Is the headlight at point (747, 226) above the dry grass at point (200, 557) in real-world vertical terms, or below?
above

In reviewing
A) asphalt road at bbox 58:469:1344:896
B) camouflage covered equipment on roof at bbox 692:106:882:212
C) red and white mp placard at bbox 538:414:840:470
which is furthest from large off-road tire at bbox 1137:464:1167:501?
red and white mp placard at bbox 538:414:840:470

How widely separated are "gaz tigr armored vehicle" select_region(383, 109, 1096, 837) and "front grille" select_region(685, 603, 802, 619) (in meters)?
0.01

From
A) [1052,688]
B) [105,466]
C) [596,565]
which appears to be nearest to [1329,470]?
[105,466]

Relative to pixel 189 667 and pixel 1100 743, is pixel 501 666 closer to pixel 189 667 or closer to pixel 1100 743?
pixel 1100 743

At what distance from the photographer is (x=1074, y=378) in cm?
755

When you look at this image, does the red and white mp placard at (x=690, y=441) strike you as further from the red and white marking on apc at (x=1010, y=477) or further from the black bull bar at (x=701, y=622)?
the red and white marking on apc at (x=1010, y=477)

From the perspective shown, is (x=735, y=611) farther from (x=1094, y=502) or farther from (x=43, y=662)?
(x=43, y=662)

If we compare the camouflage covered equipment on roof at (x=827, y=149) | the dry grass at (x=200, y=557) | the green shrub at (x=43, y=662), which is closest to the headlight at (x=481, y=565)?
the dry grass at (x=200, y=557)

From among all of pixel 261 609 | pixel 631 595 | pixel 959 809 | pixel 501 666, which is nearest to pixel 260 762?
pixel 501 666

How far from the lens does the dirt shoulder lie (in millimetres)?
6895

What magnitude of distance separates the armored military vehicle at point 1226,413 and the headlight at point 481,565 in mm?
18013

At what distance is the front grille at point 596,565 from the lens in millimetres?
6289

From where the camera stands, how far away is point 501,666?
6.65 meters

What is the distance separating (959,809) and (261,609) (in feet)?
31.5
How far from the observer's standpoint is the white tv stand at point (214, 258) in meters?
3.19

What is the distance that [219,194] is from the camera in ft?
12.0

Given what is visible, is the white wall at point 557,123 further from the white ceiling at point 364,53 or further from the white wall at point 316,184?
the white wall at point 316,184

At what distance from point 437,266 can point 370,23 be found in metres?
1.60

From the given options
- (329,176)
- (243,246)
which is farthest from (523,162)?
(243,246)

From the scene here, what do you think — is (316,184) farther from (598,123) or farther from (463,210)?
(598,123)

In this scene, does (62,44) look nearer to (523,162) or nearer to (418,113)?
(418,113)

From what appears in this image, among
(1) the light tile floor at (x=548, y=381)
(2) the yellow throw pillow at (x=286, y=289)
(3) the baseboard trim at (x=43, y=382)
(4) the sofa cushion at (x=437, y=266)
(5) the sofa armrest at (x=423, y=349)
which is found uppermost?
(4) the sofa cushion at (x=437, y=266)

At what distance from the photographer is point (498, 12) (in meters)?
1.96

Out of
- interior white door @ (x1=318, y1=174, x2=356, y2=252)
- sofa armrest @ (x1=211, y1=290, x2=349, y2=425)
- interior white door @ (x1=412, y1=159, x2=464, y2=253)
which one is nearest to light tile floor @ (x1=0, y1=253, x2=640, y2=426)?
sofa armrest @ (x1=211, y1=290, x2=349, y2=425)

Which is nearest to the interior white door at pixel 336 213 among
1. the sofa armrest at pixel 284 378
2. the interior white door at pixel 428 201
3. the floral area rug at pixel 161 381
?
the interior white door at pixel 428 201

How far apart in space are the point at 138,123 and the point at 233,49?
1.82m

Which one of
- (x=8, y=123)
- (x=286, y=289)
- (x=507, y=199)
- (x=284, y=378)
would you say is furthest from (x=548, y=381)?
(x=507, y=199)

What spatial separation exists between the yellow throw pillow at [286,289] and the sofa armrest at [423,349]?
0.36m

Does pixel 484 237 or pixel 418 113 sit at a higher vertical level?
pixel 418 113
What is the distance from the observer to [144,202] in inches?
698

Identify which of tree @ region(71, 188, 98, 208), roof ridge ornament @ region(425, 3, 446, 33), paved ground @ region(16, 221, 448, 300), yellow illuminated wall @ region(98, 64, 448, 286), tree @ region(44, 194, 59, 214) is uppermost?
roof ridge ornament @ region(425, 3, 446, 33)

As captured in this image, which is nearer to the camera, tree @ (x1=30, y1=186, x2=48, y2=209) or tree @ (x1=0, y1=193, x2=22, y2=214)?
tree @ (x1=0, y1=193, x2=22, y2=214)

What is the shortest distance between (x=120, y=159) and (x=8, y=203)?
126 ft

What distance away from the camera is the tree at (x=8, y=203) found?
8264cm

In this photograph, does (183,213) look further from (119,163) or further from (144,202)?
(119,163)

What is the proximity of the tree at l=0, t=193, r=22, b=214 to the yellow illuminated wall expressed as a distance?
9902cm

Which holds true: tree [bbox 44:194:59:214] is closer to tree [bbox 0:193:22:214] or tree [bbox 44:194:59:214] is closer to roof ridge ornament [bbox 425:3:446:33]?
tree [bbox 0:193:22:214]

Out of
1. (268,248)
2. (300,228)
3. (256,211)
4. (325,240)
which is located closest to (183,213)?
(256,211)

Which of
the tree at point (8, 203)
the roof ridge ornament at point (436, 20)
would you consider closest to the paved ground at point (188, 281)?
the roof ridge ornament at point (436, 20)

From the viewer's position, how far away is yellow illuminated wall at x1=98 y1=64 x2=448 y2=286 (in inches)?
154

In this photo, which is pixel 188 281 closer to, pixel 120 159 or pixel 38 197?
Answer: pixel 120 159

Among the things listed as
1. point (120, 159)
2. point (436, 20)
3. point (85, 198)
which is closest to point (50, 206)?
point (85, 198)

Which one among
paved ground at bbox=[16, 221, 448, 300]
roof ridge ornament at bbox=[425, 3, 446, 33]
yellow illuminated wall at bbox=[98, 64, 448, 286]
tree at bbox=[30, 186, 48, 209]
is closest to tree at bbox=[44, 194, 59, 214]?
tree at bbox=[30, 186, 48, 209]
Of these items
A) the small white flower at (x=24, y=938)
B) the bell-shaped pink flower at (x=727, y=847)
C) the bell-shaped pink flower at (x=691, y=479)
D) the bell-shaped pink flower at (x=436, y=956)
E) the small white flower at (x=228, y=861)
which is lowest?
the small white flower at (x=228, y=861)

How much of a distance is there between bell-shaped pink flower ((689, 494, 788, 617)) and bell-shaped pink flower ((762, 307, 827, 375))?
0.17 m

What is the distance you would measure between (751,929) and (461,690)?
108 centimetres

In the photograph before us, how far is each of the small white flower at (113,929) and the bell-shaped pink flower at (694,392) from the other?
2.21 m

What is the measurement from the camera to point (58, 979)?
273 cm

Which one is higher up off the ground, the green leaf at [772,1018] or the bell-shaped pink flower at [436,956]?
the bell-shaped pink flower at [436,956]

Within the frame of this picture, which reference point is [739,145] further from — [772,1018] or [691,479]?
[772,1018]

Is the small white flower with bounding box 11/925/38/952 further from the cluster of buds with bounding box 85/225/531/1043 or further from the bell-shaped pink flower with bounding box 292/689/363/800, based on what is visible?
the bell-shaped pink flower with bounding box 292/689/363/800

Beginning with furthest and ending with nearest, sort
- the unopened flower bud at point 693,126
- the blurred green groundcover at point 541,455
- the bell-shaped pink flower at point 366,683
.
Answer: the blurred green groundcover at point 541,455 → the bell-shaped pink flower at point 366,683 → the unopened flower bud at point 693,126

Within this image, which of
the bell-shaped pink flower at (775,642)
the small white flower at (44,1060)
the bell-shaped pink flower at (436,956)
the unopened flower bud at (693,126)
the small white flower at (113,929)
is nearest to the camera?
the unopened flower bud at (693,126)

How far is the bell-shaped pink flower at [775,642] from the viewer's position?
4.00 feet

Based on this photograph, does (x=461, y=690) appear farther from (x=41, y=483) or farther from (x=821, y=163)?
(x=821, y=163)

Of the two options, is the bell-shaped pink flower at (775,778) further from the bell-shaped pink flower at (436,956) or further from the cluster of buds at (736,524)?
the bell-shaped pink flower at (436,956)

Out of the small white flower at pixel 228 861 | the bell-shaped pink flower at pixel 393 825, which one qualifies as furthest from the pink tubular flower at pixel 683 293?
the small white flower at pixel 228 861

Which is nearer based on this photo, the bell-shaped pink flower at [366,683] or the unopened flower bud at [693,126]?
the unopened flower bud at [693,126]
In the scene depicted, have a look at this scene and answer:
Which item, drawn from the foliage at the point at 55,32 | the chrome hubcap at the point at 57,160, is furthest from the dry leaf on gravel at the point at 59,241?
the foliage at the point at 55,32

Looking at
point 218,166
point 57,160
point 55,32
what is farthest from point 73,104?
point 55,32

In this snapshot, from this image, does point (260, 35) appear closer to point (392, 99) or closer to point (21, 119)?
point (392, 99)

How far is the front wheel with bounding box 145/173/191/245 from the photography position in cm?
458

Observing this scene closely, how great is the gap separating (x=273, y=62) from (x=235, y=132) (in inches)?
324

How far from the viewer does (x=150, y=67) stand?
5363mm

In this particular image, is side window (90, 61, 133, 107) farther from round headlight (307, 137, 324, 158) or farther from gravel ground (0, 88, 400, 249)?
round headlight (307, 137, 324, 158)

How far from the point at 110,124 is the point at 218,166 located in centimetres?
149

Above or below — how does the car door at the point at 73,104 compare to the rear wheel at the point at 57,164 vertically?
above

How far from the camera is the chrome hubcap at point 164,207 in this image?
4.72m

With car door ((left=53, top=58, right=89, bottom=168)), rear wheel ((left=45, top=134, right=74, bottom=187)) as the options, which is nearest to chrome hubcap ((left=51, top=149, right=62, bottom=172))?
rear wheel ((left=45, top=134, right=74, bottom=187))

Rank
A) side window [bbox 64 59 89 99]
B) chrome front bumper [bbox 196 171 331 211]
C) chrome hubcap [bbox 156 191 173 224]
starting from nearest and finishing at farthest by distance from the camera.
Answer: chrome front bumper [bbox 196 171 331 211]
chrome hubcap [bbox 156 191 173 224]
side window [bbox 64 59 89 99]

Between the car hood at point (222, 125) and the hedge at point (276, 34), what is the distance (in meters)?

******

WHAT YOU WILL DO
Could you output, verbatim, the stretch of lines from the one containing "How far from the point" through the last line above?

EXERCISE SOLUTION
How far from the point at 110,124 is the point at 218,166 located in centimetres?
149

Above or below — how does the car door at the point at 73,104 compare to the rear wheel at the point at 57,164 vertically?
above

How far from the camera is the chrome hubcap at point 164,207 in this image?
4.72m

With car door ((left=53, top=58, right=89, bottom=168)), rear wheel ((left=45, top=134, right=74, bottom=187)) as the options, which is nearest to chrome hubcap ((left=51, top=149, right=62, bottom=172))?
rear wheel ((left=45, top=134, right=74, bottom=187))

Rank
A) side window [bbox 64 59 89 99]
B) chrome front bumper [bbox 196 171 331 211]
C) chrome hubcap [bbox 156 191 173 224]
starting from nearest and finishing at farthest by distance from the camera.
Answer: chrome front bumper [bbox 196 171 331 211]
chrome hubcap [bbox 156 191 173 224]
side window [bbox 64 59 89 99]

Between the car hood at point (222, 125) and the hedge at point (276, 34), what is the distance (in meters)?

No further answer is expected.